▶ Supplied information
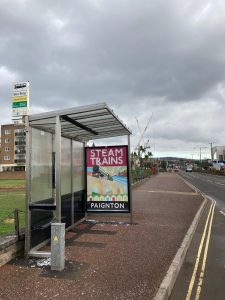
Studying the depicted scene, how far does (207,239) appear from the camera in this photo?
9.30 meters

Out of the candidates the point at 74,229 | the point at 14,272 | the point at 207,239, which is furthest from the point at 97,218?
the point at 14,272

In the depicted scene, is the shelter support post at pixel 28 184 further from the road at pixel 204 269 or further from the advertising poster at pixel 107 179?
the advertising poster at pixel 107 179

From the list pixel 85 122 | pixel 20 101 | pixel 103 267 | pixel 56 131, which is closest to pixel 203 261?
pixel 103 267

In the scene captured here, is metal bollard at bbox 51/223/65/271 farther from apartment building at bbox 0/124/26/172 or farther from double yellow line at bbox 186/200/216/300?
apartment building at bbox 0/124/26/172

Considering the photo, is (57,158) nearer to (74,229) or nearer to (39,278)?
(39,278)

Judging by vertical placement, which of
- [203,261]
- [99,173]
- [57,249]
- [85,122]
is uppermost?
[85,122]

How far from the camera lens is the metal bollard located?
6.03 m

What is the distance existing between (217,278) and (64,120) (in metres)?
4.61

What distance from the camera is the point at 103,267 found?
6.19 m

▶ Task requirements
Please copy all of the items above word for word, leaving out the pictures.

▶ Task response
Studying the depicted scene, how far does (207,239) appear from the camera in this photo?
9.30 meters

Out of the candidates the point at 74,229 | the point at 14,272 | the point at 207,239, which is furthest from the point at 97,218?
the point at 14,272

In the depicted scene, is the shelter support post at pixel 28 184 further from the road at pixel 204 269 or further from the advertising poster at pixel 107 179?
the advertising poster at pixel 107 179

From the list pixel 85 122 | pixel 20 101 | pixel 103 267 | pixel 56 131, which is closest to pixel 203 261?
pixel 103 267

In the scene captured here, is metal bollard at bbox 51/223/65/271 farther from apartment building at bbox 0/124/26/172 or farther from double yellow line at bbox 186/200/216/300?
apartment building at bbox 0/124/26/172

Considering the photo, is (57,158) nearer to (74,229) or nearer to (39,278)?
(39,278)

Judging by vertical placement, which of
- [203,261]
- [99,173]
- [57,249]
- [85,122]
is uppermost?
[85,122]

How far from the camera lens is the metal bollard located?
6.03 m

What is the distance existing between (217,278) and (64,120) (in metres)?
4.61

What distance from the camera is the point at 103,267 found?
6.19 m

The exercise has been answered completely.